▶ _Goal of the exercise_: Reproduce the lines below verbatim, starting at the line containing "Which among the options" and ending at the line containing "55000 millimetres", both of those lines included.
** start Provided information **
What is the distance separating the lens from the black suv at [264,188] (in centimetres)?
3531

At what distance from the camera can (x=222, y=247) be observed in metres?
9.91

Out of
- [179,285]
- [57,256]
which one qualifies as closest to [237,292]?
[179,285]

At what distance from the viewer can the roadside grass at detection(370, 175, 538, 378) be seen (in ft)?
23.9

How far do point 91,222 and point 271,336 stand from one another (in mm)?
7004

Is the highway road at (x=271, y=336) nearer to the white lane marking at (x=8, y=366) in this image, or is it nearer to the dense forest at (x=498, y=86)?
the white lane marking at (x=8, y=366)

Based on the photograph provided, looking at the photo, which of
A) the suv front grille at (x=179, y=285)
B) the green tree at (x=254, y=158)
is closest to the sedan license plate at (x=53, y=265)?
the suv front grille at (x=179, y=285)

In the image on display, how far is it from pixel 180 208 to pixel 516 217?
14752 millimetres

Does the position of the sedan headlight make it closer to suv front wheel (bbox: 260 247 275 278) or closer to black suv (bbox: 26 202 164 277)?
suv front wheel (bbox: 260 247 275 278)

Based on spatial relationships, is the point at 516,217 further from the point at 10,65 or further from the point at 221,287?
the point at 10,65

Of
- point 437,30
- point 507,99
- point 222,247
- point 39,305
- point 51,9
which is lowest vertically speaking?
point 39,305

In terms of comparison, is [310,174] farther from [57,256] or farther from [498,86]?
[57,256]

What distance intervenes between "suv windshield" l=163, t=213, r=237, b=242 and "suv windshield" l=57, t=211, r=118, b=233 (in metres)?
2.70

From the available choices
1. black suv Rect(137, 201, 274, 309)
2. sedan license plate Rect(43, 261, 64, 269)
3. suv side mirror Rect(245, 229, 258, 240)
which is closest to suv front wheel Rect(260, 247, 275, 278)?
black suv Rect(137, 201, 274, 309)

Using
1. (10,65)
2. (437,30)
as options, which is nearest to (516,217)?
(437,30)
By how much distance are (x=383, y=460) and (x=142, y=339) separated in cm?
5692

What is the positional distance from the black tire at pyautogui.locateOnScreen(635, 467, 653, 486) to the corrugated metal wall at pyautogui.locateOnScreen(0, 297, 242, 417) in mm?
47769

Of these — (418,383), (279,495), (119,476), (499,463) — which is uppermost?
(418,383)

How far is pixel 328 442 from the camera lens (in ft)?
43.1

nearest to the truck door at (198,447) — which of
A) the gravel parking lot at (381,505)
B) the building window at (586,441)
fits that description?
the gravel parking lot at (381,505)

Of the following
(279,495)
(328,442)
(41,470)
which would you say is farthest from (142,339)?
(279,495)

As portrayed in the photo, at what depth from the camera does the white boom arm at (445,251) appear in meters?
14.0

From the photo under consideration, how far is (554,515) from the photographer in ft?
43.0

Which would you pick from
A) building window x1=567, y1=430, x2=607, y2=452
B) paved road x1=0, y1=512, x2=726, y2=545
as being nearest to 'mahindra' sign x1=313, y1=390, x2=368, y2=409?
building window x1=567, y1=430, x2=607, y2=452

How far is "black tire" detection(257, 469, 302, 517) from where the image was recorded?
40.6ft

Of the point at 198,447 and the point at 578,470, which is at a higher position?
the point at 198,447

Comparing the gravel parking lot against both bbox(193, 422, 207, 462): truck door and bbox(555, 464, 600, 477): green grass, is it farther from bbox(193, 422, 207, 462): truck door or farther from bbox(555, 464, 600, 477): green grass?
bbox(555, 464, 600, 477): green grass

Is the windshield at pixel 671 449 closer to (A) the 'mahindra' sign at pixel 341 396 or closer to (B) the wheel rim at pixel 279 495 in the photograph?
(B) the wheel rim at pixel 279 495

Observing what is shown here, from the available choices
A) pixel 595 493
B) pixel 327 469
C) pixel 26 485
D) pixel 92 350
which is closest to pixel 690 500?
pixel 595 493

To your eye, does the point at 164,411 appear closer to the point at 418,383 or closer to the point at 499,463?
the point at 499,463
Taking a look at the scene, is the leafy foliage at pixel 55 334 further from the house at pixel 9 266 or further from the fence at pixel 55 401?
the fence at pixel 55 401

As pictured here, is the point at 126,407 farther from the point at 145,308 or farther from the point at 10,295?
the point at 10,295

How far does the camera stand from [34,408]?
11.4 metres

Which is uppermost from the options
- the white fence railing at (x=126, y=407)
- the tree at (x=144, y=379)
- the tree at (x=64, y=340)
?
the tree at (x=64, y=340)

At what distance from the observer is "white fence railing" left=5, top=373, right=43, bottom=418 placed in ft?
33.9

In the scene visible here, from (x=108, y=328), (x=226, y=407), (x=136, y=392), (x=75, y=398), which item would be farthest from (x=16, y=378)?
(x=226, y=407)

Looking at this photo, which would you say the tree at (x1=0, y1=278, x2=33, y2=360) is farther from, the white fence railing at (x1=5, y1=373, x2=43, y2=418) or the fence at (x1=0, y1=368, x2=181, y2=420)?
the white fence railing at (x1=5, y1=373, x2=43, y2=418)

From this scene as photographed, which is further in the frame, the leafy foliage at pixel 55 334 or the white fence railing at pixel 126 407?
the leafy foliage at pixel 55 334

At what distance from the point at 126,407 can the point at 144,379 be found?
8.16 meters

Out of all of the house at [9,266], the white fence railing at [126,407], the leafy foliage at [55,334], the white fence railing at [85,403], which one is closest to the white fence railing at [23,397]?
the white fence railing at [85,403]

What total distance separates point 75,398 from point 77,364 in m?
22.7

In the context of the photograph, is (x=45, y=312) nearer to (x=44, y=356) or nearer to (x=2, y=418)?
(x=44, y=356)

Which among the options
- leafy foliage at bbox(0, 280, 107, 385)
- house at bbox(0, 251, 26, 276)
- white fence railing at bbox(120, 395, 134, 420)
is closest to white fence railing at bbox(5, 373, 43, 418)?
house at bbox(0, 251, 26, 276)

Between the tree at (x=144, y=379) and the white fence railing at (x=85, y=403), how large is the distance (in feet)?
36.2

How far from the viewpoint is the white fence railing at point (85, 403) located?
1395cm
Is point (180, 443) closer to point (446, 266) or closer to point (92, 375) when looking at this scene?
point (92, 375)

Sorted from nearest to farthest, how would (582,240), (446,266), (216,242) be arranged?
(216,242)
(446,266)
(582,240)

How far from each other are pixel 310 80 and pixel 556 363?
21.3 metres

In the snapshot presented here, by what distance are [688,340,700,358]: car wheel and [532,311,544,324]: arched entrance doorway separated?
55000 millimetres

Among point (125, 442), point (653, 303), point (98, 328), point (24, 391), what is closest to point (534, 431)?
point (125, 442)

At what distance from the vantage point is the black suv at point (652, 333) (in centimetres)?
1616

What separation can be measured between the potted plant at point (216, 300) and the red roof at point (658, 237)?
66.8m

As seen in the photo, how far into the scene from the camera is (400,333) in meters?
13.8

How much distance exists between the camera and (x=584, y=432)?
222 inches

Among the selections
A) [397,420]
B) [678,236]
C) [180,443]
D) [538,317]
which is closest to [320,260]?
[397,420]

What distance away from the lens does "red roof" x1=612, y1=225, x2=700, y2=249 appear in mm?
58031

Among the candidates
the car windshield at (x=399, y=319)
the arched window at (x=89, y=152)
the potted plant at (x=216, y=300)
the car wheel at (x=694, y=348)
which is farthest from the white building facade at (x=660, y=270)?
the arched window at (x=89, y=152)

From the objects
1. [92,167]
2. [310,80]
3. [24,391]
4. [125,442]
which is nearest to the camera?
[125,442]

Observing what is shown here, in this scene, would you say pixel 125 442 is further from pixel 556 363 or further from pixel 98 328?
** end Provided information **
▶ _Task result_:
Which among the options
- leafy foliage at bbox(0, 280, 107, 385)
- house at bbox(0, 251, 26, 276)
- white fence railing at bbox(120, 395, 134, 420)
is closest to white fence railing at bbox(5, 373, 43, 418)?
house at bbox(0, 251, 26, 276)

Between the tree at (x=144, y=379) and the white fence railing at (x=85, y=403), how large is the distance (in feet)?
36.2

How far from the viewpoint is the white fence railing at point (85, 403) located?
1395cm
Is point (180, 443) closer to point (446, 266) or closer to point (92, 375) when looking at this scene?
point (92, 375)

Sorted from nearest to farthest, how would (582,240), (446,266), (216,242) be arranged?
(216,242)
(446,266)
(582,240)

How far from each other are pixel 310 80 and pixel 556 363?
21.3 metres

In the snapshot presented here, by what distance are [688,340,700,358]: car wheel and [532,311,544,324]: arched entrance doorway separated?
55000 millimetres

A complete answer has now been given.